Exercise requirements: Pick out every line in the records that contains the word "left" and copy each of those lines in full.

Provided records:
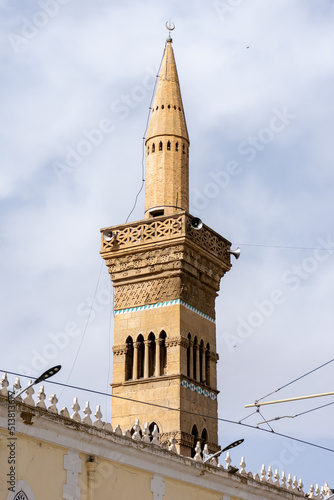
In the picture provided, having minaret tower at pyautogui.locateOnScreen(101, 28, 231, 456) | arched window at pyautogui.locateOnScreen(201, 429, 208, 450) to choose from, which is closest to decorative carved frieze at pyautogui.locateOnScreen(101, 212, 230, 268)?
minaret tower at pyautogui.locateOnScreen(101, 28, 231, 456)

==

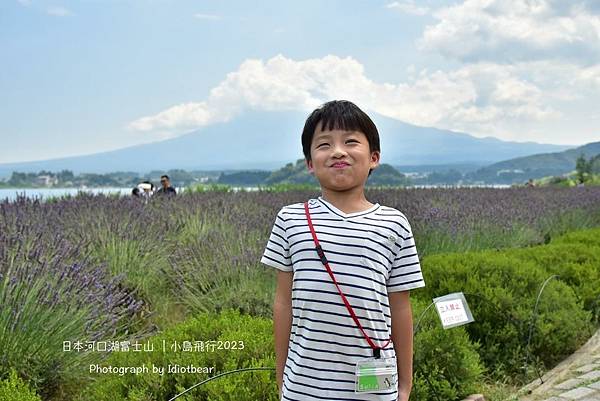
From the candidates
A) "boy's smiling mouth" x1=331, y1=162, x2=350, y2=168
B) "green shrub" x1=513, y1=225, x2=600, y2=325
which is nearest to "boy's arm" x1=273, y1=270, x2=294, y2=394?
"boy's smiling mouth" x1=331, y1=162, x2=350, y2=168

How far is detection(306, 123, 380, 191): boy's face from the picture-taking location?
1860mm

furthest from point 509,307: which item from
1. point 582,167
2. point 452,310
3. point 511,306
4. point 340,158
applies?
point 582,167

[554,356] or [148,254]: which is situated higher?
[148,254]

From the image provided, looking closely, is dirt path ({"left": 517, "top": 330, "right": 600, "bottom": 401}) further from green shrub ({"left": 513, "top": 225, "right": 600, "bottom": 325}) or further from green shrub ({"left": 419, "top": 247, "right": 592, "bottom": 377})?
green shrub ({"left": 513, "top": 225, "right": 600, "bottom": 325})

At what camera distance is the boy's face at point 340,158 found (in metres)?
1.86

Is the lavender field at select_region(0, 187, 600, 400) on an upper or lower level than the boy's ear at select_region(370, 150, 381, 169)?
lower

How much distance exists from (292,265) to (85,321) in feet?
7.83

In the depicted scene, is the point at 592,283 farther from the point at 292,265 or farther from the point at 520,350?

==

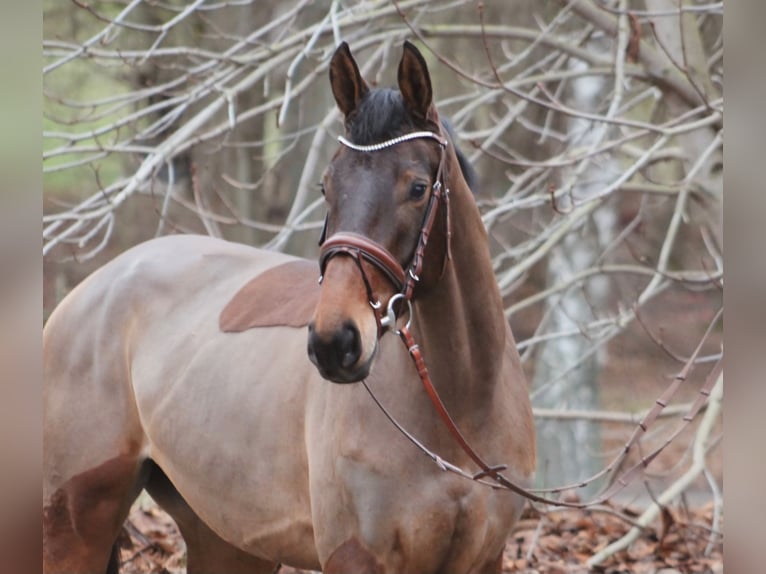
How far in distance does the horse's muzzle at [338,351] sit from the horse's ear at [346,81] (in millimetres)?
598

Full answer:
From the image provided, looking closely, is dirt path ({"left": 517, "top": 330, "right": 600, "bottom": 401}) further from green shrub ({"left": 513, "top": 225, "right": 600, "bottom": 325}) or further from green shrub ({"left": 419, "top": 247, "right": 592, "bottom": 377})?
green shrub ({"left": 513, "top": 225, "right": 600, "bottom": 325})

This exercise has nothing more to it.